Another fundamental aspect of coaching in an organisational context is learning with focus on action. Coaching is concerned not necessarily with one ‘true’ understanding of the situation and the best solution for a problem but aims at the elimination of doubt that enables the client to act (Clutterbuck & Spence, Citation2017; Deci & Ryan, Citation2000; Lawrence, Citation2021). At the same time, it is accepted that the process of coaching provides no guarantee that the identified course of action is the right one; further adjustments may well need to take place. This often brings the coaching inquiry back to experiences and further reflection in order to arrive at a different action (Bachkirova & Borrington, Citation2019).

Recognition that reflecting on and making sense of experiences and actions are cornerstone activities of coaching (Athanasopoulou & Dopson, Citation2018; Cox et al., Citation2014; Jackson, Citation2021) would judge AIC as less than adequate, because AI is unable to have experiences. AI learning is based on identifying linguistic patterns and algorithms rather than on true reflection, which implies having the capacity for critical examining of situations and own decision-making often with moral and ethical considerations. Reflexivity, in particular, involves awareness of one's thoughts, feelings and actions, as well as questioning one's assumptions and beliefs (Jackson, Citation2021), but AI systems do not have beliefs, assumptions and criticality of their own. AI cannot replicate the depth of introspection and adaptability required for true reflexivity of a human coach.

Value-based (purposeful and ethical)

One essential, but often taken-for-granted feature of coaching, is the value that coaching places on the person in front of them. The quality of attention that a coach provides affirms the unique importance of the client as a human being and serves as a pre-condition for real understanding of their situations and concerns (Cox, Citation2013; Kjellstrom & Stalne, Citation2017; Midgley, Citation1999). This value is not the result of scientific data; it comes first as it should (Kjellstrom & Stalne, Citation2017). Coaches cannot be neutral in regard to this or any other values. If they are misled to believe that they should display complete neutrality, confusing this with ‘objectivity’, then they are likely to face serious relationship issues and internal conflicts (Fatien et al., Citation2022).

The fact that coaching is value-based demands that coaches acknowledge the purpose of their work and examine their actions from an ethical point of view. It implies the responsibility of coaches for their learning and further development in order to provide quality service. To monitor this quality, they abide to codes of practice and ethics (e.g., ICF, 2023) and undertake supervision (Bachkirova et al., Citation2021). They negotiate with clients how their values could influence their interactions and own the degree of objectivity that is possible in their contributions, especially as far as complex ethical and moral dilemmas are concerned.

Although AIC devices can be designed to operate according to specific values and ethical principles, they only imitate the feeling and valuing the person they interact with. Their cold and purposeless objectivity is a poor substitute for human attention that is based on a genuine interest towards the other human being. Without self-awareness and self-criticality, AI systems do not possess sensitivity in relation to emotionally difficult issues of clients’ concerns and cannot identify their own biases. Lacking personhood, agency and conscience they cannot engage in ethical reflexivity and identify risks associated with their input. Consequently, they cannot take responsibility for potential harm as they are not concerned with any duty of care (Mayhead, Citation2023) and do not carry liability like human coaches (Wright & O’Connor, Citation2021). It is also apposite to note that their designers, however, are often far removed from the immediate and real human connections and not involved in the ethical regulations of the coaching world.

• INFORMATION SHOWN:
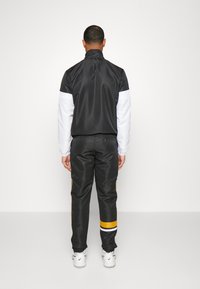 Sergio Tacchini LISTA TRACKSUIT - Survêtement - black/white/harvest gold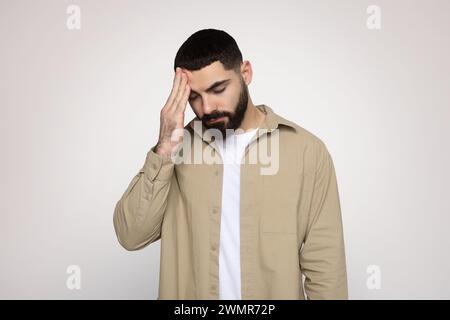 Man with a beard feeling stressed or having a headache, holding his forehead Stock Photo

• WHAT TO DO: Carry on the passage about coaching and AI, starting right after its last sentence.

• SOLVED EXERCISE:
Highly contextual

The role of coaching generating insight into the specific context and nuances of organisational clients’ life are critical in terms of the value of this intervention (Lawrence, Citation2021). Take a step, or don’t take a step is a contextual question, particularly if one is on the brink of making a significant decision. The interplay between who an individual is in the world, and the world itself is infinitely complex. Otherwise, there would exist an excellent manual and set of hard and fast rules for any situation and AIC could excel in guiding an individual through the accepted pathways. Alas, context is so crucial to coaching that many approaches are rooted in it, such as various versions of systemic coaching (Hawkins & Turner, Citation2019; Lawrence, Citation2021).

To be able to fulfil their role in complex contexts coaches are expected to deal with ambiguous and unclear contextual information using relevant knowledge but also common sense and intuition. They should be sensitive and rapidly adjusting their inputs observing the real-time needs of the client, e.g., in crisis. Contextual situations often involve interpersonal conflicts with the need to take consideration of multiple cultural and individual differences of participants (Fatien et al., Citation2022). It is clear that AIC devices do not possess a level of understanding, adaptability and emotional intelligence that would allow them to navigate the intricacies of context in complex coaching scenarios.

One might argue that some coaching approaches are less attentive to context, e.g., solution-focused coaching (Greene & Grant, Citation2003), where attention is concentrated on generating possibilities and solutions, as opposed to exploring the problem deeply. If we believe that AIC in this modality may be a good fit, we have to be sure that it is capable of a partnership in innovative creation – a tall order condition. Needless to say, the idea that it is unnecessary to spend time on understanding the background and potential causes of problems, is in opposition to many other approaches or philosophies of coaching.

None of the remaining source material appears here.